■ WHAT TO WORK ON
1) Duplicate word for word the section of the passage on Robert Hopkins Chaska starting at "Robert Hopkins Chaska" and ending at "near St. Peter.".
2) Summarize the passage on Robert Hopkins Chaska in two sentences.

■ SOURCE EXTRACT
========

Robert Hopkins Chaska was caught in the middle when the U.S.-Dakota War erupted in 1862. He'd cut his hair, donned white man's clothes and taken up Christianity and farming, like many of the Dakota living along the Minnesota River in the western part of the state.
Chaska, also known as Caskedan or Caske, was 32 and lived near Thomas Williamson's Pajutazee Mission along the Yellow Medicine River near the Upper Sioux Agency. His conversion to Christianity was complete enough that he had adopted the name of Robert Hopkins, another missionary who drowned during the 1851 treaty signing at Traverse de Sioux, near St. Peter.
Williamson, his wife and sister at first refused to flee when word came up the river that some Dakota, frustrated by broken treaties and facing starvation, had attacked the Lower Sioux Agency. Williamson thought he could persuade the Dakota living up the river to resist going to war.
But two days in, Chaska urged his neighbors it was time to head east toward St. Peter and safety. Their horses had been stolen. So Chaska helped procure oxen and a cart and drove the team through Dakota lines — saving the Williamsons.
"The majority of the Dakota were against going to war, but 300 or 400 were pushing it," said Jeff Williamson, 70, a retired insurance salesman in Rosemount and the missionary's great-great grandson.
The militant Dakota urged all bands to join their campaign, convinced they could win back their homeland while white Minnesota men were down south fighting the Civil War.
"Robert evidently succumbed to this considerable pressure," according to Curtis Dahlin, a top researcher of the war and author of "The Dakota Uprising, A Pictorial History."
Chaska admitted firing a shot at the Birch Coulee standoff and being present at the final battle at Wood Lake. After the six-week war, a U.S. military commission sentenced him to hang, along with more than 300 Dakota.

========

■ RECORDED INFORMATION
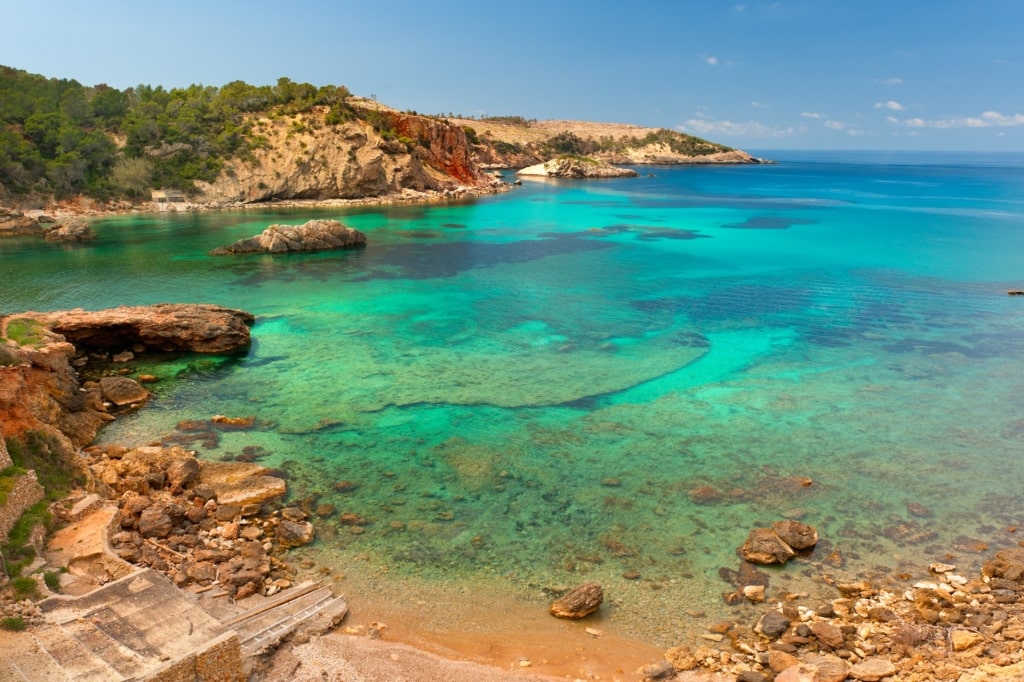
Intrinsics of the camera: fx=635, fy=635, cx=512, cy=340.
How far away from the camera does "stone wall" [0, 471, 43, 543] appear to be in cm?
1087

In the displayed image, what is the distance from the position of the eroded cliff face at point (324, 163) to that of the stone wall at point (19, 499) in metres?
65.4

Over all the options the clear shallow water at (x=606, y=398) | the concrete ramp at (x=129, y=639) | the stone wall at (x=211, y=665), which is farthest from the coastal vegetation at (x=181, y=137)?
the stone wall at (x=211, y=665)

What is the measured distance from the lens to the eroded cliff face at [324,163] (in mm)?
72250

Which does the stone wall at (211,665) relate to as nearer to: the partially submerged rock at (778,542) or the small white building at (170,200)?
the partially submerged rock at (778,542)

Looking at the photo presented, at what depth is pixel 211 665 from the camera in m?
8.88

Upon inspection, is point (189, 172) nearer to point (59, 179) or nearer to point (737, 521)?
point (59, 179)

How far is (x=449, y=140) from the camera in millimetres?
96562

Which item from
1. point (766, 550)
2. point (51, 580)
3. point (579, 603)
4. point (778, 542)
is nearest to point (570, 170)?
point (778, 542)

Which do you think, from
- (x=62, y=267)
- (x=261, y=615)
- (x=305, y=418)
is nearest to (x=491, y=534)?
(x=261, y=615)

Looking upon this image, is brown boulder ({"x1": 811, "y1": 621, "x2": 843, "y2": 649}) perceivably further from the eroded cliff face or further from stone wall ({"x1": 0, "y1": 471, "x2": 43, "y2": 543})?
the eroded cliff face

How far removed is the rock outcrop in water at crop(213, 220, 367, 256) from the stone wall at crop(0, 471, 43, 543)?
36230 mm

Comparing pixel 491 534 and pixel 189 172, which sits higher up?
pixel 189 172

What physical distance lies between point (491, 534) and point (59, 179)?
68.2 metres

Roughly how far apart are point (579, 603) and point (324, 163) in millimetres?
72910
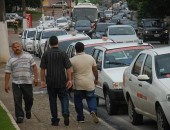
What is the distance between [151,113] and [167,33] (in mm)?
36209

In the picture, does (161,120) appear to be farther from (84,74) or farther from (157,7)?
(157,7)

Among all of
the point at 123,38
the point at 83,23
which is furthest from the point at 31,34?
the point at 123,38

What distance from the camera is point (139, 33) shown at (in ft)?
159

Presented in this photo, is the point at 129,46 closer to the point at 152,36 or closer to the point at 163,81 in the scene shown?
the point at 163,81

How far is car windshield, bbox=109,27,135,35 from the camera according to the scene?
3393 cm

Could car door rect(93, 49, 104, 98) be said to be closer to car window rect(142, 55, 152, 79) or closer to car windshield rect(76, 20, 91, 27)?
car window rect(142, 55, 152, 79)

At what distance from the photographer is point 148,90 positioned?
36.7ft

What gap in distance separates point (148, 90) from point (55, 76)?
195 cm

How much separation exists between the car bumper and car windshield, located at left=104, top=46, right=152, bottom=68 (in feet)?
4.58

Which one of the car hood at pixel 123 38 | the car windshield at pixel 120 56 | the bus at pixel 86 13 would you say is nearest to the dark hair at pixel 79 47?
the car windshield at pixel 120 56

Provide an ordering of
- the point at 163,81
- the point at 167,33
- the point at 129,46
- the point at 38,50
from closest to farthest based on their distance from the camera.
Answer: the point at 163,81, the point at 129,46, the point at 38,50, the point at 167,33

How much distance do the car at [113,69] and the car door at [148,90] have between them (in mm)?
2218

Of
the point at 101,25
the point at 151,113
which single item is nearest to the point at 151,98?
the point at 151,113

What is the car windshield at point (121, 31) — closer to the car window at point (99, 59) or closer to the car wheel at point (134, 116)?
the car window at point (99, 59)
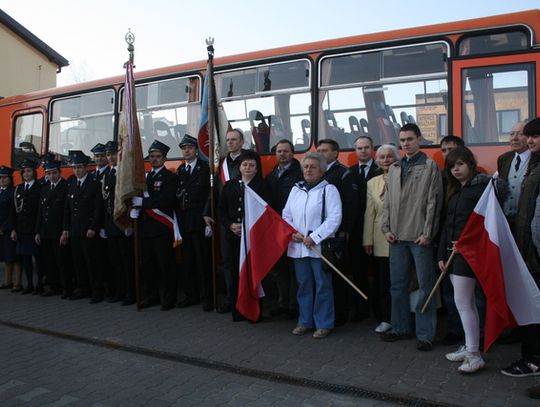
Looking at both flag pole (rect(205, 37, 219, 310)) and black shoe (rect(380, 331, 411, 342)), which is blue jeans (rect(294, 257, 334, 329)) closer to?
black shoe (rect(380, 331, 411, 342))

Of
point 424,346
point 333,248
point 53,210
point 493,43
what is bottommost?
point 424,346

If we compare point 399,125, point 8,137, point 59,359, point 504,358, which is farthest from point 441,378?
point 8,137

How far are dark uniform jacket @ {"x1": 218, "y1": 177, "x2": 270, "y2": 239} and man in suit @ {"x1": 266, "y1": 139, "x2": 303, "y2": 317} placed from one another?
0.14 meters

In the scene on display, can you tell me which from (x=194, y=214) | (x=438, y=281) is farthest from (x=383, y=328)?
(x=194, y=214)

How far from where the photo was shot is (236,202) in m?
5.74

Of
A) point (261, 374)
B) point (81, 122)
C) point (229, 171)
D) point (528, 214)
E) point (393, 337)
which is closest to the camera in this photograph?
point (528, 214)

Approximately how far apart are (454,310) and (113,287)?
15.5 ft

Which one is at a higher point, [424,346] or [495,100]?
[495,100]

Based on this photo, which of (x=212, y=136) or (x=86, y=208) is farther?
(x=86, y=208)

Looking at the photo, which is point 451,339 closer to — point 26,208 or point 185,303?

========

■ SOLUTIONS TO EACH TASK
1)
Robert Hopkins Chaska was caught in the middle when the U.S.-Dakota War erupted in 1862. He'd cut his hair, donned white man's clothes and taken up Christianity and farming, like many of the Dakota living along the Minnesota River in the western part of the state.
Chaska, also known as Caskedan or Caske, was 32 and lived near Thomas Williamson's Pajutazee Mission along the Yellow Medicine River near the Upper Sioux Agency. His conversion to Christianity was complete enough that he had adopted the name of Robert Hopkins, another missionary who drowned during the 1851 treaty signing at Traverse de Sioux, near St. Peter.

2) Robert Hopkins Chaska, a Dakota man who had taken up Christianity and lived near Thomas Williamson's mission, drove the Williamsons through Dakota lines toward St. Peter when the U.S.-Dakota War erupted in 1862. He later admitted firing a shot at Birch Coulee and being present at Wood Lake, and after the war a U.S. military commission sentenced him to hang along with more than 300 Dakota.